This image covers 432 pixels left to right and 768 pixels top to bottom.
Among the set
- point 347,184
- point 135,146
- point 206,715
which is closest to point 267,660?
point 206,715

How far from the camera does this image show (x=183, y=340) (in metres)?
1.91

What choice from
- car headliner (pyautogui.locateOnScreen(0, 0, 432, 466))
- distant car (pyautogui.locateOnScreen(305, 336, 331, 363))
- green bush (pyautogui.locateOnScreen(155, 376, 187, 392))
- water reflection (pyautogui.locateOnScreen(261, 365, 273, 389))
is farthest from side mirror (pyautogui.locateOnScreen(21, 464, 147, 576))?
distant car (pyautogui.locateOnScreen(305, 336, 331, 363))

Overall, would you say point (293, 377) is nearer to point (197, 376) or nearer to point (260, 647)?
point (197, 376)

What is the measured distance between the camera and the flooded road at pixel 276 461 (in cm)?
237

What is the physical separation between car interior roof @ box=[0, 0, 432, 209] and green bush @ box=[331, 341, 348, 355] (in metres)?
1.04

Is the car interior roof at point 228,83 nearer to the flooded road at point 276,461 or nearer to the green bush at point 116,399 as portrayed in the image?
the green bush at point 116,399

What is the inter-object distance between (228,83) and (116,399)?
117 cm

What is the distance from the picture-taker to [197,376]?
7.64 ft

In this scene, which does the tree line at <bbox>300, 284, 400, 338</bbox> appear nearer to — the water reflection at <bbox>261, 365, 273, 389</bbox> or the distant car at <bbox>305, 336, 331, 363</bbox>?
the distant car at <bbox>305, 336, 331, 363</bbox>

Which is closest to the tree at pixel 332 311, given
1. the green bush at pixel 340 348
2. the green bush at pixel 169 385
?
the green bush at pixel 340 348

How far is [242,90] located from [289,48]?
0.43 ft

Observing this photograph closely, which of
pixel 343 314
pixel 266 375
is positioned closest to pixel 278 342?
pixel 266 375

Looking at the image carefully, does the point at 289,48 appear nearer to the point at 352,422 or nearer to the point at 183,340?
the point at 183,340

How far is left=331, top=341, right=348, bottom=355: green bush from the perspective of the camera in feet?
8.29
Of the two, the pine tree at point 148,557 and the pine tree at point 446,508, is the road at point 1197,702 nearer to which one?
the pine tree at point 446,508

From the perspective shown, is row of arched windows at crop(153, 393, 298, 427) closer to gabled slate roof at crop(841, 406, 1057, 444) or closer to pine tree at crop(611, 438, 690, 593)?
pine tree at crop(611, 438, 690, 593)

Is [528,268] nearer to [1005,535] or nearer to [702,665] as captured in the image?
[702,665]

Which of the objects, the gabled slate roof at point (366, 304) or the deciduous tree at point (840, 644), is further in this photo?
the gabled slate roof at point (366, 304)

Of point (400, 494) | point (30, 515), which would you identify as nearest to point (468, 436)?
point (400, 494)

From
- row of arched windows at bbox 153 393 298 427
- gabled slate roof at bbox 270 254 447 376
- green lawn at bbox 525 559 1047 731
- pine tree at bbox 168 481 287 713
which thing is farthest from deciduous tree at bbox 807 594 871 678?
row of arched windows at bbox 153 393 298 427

> **PROBLEM DESCRIPTION**:
Set down all of the records shown above once more, exactly.

> **OUTPUT FOR THIS TASK**:
This image covers 432 pixels left to right and 768 pixels top to bottom.
Among the set
- point 347,184
- point 135,146
- point 206,715
which is closest to point 267,660?
point 206,715

How far from the camera does this image show (x=183, y=340) (in metres)?
1.91

What choice from
- car headliner (pyautogui.locateOnScreen(0, 0, 432, 466))
- distant car (pyautogui.locateOnScreen(305, 336, 331, 363))
- green bush (pyautogui.locateOnScreen(155, 376, 187, 392))
- water reflection (pyautogui.locateOnScreen(261, 365, 273, 389))
is farthest from side mirror (pyautogui.locateOnScreen(21, 464, 147, 576))?
distant car (pyautogui.locateOnScreen(305, 336, 331, 363))

Overall, would you say point (293, 377) is nearer to point (197, 376) or nearer to point (260, 647)?
point (197, 376)

What is the measured distance between the camera and the flooded road at pixel 276 461 (in cm)?
237

What is the physical separation between car interior roof @ box=[0, 0, 432, 209] and green bush @ box=[331, 341, 348, 355] (in metres)?
1.04

Is the car interior roof at point 228,83 nearer to the flooded road at point 276,461 or nearer to the green bush at point 116,399 as portrayed in the image?
the green bush at point 116,399

What is the inter-object distance between (228,83) and (116,399)?
117 cm

What is the distance from the picture-taker to [197,376]?
7.64 ft

In this scene, which does the tree line at <bbox>300, 284, 400, 338</bbox> appear nearer to — the water reflection at <bbox>261, 365, 273, 389</bbox> or the distant car at <bbox>305, 336, 331, 363</bbox>?
the distant car at <bbox>305, 336, 331, 363</bbox>

Which is closest to the tree at pixel 332 311, given
1. the green bush at pixel 340 348
2. the green bush at pixel 169 385
?
the green bush at pixel 340 348

How far is [242,90] located from [289,48]?
0.43 ft

Observing this photograph closely, which of
pixel 343 314
pixel 266 375
is positioned closest to pixel 278 342?
pixel 266 375

Looking at the image carefully, does the point at 289,48 appear nearer to the point at 352,422 or nearer to the point at 183,340?
the point at 183,340

How far is left=331, top=341, right=348, bottom=355: green bush from the perspective of the camera in feet?
8.29
Of the two, the pine tree at point 148,557 and the pine tree at point 446,508, is the road at point 1197,702 nearer to which one?
the pine tree at point 446,508

From the perspective shown, is row of arched windows at crop(153, 393, 298, 427) closer to gabled slate roof at crop(841, 406, 1057, 444) or closer to pine tree at crop(611, 438, 690, 593)?
pine tree at crop(611, 438, 690, 593)

Is [528,268] nearer to [1005,535] or nearer to [702,665] as captured in the image?
[702,665]

Which of the objects, the gabled slate roof at point (366, 304) or the deciduous tree at point (840, 644), is further in this photo?
the gabled slate roof at point (366, 304)

Of point (400, 494) | point (30, 515), which would you identify as nearest to point (468, 436)?
point (400, 494)

From
- row of arched windows at bbox 153 393 298 427
- gabled slate roof at bbox 270 254 447 376
- green lawn at bbox 525 559 1047 731
- pine tree at bbox 168 481 287 713
which thing is farthest from deciduous tree at bbox 807 594 871 678?
row of arched windows at bbox 153 393 298 427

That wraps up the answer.